DIRECTIONS FOR THIS TASK: Give as output the line that contains "As shown in", followed by every remaining line of the entries, unchanged and with nothing added.

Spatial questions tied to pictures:
____

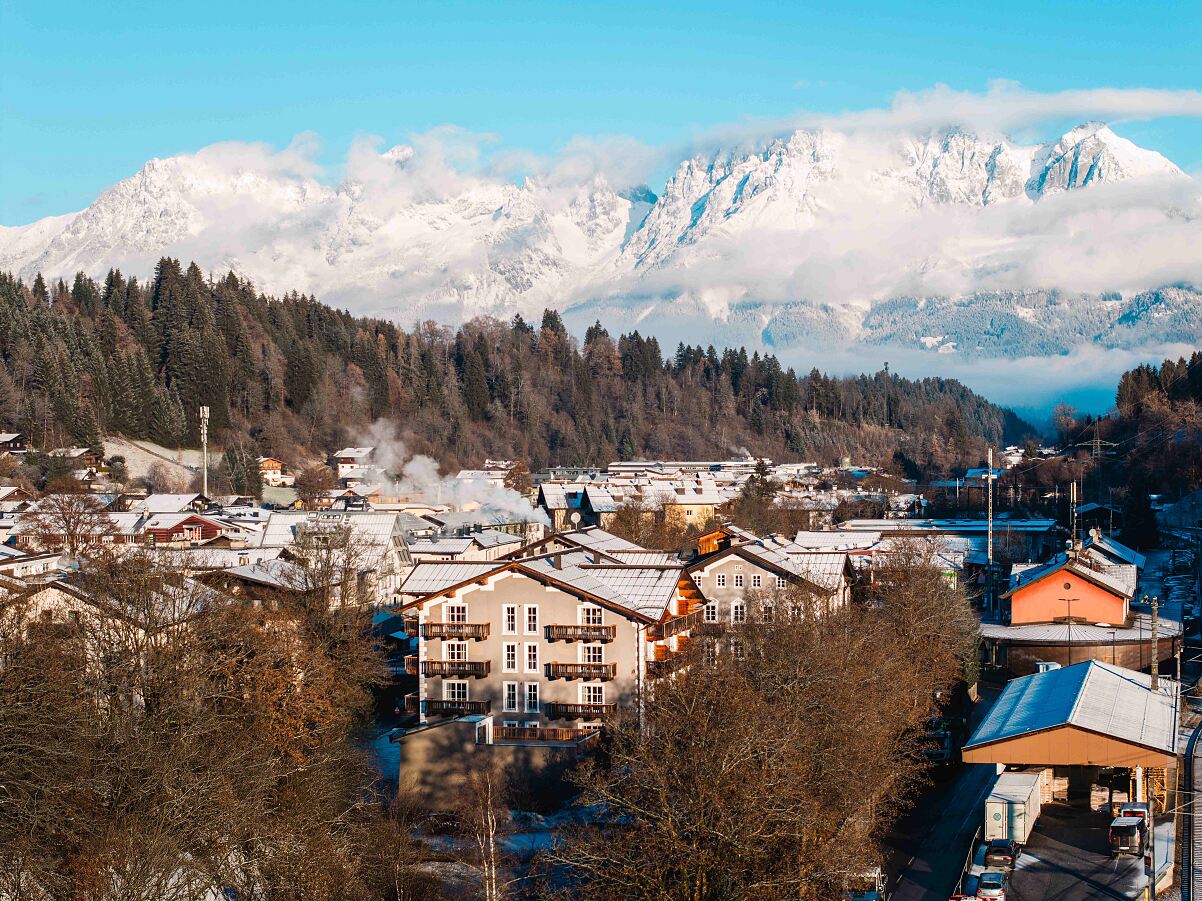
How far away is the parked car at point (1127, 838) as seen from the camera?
27953 mm

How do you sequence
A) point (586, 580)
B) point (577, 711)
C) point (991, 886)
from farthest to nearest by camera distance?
point (586, 580), point (577, 711), point (991, 886)

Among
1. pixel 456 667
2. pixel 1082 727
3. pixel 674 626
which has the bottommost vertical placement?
pixel 1082 727

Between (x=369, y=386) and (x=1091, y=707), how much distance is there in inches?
4555

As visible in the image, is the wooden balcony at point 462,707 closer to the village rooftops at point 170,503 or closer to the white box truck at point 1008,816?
the white box truck at point 1008,816

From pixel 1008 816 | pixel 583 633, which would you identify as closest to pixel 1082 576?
pixel 583 633

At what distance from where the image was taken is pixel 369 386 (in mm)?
142375

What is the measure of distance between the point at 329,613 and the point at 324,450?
91.2 m

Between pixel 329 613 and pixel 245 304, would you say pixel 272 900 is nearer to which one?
pixel 329 613

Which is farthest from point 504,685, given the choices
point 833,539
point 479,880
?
point 833,539

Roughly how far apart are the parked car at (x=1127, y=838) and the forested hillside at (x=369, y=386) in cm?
8764

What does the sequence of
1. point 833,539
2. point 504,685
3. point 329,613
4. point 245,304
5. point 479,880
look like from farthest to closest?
1. point 245,304
2. point 833,539
3. point 329,613
4. point 504,685
5. point 479,880

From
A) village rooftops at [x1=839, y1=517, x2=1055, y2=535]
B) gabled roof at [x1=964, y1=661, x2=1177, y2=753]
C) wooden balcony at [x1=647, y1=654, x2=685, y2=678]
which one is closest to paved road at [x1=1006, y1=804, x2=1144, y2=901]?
gabled roof at [x1=964, y1=661, x2=1177, y2=753]

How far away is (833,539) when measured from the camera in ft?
244

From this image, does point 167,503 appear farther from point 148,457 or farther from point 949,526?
point 949,526
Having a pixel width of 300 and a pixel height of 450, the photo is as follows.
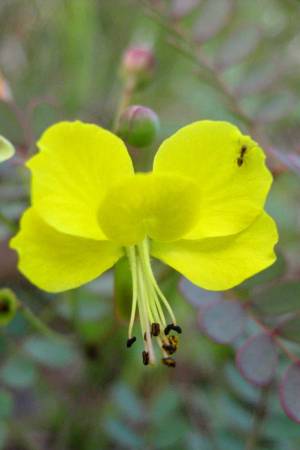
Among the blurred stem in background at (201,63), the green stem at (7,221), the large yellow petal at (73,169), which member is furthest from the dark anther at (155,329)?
the blurred stem in background at (201,63)

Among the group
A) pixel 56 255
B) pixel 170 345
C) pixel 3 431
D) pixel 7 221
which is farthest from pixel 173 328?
pixel 3 431

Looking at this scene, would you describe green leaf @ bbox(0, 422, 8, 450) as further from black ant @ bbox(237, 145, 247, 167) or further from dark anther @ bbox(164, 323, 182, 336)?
black ant @ bbox(237, 145, 247, 167)

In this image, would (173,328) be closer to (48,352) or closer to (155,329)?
(155,329)

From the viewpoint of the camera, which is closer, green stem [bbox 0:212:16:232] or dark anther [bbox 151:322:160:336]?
dark anther [bbox 151:322:160:336]

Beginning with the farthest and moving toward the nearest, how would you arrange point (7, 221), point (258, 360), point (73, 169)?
point (7, 221) → point (258, 360) → point (73, 169)

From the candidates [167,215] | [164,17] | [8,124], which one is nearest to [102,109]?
[164,17]

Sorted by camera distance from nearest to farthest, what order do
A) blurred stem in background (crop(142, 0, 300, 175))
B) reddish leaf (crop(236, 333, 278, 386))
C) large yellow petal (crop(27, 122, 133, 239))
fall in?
large yellow petal (crop(27, 122, 133, 239)) → reddish leaf (crop(236, 333, 278, 386)) → blurred stem in background (crop(142, 0, 300, 175))

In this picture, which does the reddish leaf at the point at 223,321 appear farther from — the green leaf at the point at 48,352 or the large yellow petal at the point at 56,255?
the green leaf at the point at 48,352

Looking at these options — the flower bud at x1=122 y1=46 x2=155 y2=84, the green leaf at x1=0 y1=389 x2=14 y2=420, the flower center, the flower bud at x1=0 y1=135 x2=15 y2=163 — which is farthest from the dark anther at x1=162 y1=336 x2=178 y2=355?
the flower bud at x1=122 y1=46 x2=155 y2=84
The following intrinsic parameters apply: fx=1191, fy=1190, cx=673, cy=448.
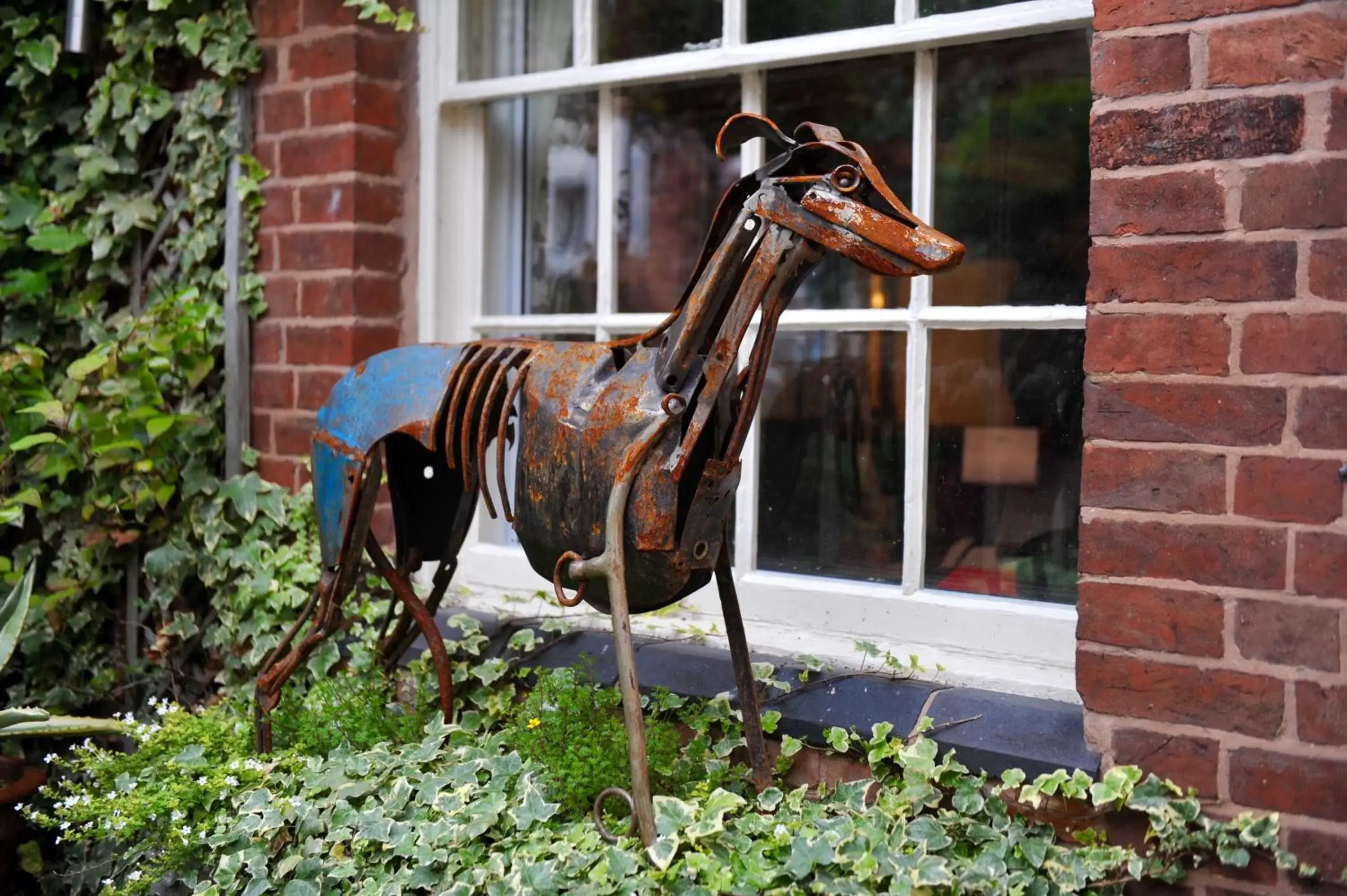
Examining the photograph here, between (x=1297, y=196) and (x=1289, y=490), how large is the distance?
0.43 metres

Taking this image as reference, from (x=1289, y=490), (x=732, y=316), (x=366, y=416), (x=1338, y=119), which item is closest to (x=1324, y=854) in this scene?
(x=1289, y=490)

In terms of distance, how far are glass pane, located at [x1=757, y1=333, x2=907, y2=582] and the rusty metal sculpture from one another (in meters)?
0.50

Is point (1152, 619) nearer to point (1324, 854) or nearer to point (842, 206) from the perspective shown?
point (1324, 854)

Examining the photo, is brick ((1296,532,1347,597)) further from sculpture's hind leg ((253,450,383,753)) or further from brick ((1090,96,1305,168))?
sculpture's hind leg ((253,450,383,753))

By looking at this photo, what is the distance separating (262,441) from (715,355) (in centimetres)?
166

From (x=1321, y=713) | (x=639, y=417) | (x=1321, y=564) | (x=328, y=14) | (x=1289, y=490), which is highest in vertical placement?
(x=328, y=14)

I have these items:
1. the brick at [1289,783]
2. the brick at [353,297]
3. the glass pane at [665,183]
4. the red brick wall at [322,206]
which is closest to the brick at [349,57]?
the red brick wall at [322,206]

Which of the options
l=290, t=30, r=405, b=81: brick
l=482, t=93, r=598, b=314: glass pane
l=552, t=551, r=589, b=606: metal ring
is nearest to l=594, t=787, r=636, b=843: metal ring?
l=552, t=551, r=589, b=606: metal ring

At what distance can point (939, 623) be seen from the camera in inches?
91.2

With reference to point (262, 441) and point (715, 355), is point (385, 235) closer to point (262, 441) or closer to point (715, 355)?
point (262, 441)

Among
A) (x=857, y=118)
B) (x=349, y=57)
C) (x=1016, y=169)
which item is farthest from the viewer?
(x=349, y=57)

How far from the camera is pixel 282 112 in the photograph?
9.70 feet

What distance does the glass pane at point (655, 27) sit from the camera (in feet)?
8.63

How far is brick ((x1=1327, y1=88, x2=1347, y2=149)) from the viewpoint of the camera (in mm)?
1710
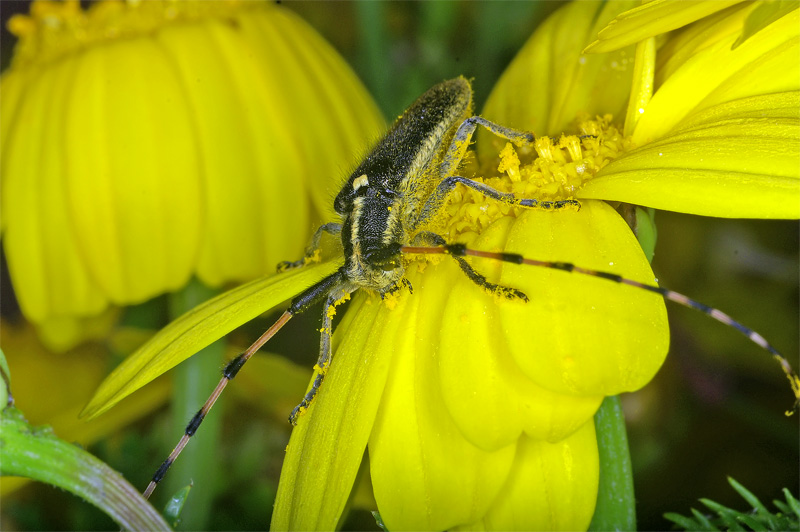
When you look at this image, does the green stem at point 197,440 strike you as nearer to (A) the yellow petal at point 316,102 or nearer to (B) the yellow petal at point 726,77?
(A) the yellow petal at point 316,102

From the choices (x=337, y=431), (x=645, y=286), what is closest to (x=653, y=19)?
(x=645, y=286)

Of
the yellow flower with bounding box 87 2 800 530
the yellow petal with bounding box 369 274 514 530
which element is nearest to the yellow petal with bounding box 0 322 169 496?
the yellow flower with bounding box 87 2 800 530

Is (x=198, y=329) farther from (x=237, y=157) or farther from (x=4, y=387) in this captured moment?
(x=237, y=157)

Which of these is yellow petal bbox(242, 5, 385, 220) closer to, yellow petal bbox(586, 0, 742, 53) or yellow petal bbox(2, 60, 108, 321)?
yellow petal bbox(2, 60, 108, 321)

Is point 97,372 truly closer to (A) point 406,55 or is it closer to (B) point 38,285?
(B) point 38,285

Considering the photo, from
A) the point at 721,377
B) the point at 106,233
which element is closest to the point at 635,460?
the point at 721,377
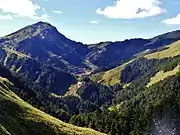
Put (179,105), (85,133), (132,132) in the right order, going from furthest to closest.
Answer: (179,105), (132,132), (85,133)

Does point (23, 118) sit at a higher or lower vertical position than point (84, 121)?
higher

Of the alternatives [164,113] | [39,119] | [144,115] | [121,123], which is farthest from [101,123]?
[39,119]

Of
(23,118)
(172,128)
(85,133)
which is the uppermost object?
(23,118)

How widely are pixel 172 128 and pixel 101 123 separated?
37.9m

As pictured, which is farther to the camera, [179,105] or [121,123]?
[179,105]

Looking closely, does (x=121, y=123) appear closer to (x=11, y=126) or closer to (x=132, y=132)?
(x=132, y=132)

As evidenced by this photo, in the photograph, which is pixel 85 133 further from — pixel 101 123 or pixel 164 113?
pixel 164 113

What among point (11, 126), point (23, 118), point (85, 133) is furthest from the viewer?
point (85, 133)

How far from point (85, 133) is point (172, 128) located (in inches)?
3583

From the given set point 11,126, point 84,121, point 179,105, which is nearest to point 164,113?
point 179,105

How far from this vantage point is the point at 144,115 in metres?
165

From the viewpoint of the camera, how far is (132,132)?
14788 cm

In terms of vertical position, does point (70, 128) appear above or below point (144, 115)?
above

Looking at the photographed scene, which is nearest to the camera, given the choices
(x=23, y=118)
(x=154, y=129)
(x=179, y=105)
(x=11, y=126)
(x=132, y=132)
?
(x=11, y=126)
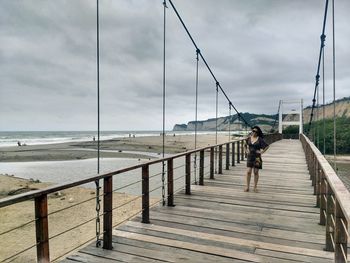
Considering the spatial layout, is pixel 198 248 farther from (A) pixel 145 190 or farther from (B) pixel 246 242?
(A) pixel 145 190

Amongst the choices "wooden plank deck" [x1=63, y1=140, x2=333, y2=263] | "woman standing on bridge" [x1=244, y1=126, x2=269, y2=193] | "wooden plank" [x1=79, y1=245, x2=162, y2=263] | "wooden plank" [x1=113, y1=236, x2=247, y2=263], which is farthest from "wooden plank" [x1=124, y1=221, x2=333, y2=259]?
"woman standing on bridge" [x1=244, y1=126, x2=269, y2=193]

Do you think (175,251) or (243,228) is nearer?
(175,251)

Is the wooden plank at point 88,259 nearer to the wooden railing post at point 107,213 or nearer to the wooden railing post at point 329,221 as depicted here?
the wooden railing post at point 107,213

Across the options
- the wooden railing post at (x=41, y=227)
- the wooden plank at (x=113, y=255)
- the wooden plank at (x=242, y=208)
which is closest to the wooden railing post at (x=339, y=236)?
the wooden plank at (x=113, y=255)

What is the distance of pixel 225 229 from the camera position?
3.85 m

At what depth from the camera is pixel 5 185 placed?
577 inches

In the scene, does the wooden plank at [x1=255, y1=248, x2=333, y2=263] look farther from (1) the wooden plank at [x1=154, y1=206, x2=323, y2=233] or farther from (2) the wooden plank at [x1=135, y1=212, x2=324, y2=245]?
(1) the wooden plank at [x1=154, y1=206, x2=323, y2=233]

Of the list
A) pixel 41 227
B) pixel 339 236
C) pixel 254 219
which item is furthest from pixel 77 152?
pixel 339 236

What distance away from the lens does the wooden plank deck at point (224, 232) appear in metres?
3.06

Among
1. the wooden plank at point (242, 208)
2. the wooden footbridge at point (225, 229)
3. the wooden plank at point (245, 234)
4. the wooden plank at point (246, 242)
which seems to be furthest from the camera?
the wooden plank at point (242, 208)

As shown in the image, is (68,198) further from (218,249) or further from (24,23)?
(218,249)

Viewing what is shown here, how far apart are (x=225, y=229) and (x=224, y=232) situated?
11 cm

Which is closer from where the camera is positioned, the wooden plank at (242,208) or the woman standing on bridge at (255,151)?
the wooden plank at (242,208)

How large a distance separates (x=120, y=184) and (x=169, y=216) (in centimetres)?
1085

____

EXERCISE OUTPUT:
As shown in the image, is (68,198) further from (218,249) or further from (24,23)?
(218,249)

Viewing what is shown here, how far apart are (x=225, y=229) and (x=224, y=232) situated?
11 cm

Which is closer from where the camera is positioned, the wooden plank at (242,208) or the woman standing on bridge at (255,151)?
the wooden plank at (242,208)

How large a distance separates (x=120, y=184) and (x=169, y=216) (in centimetres)?
1085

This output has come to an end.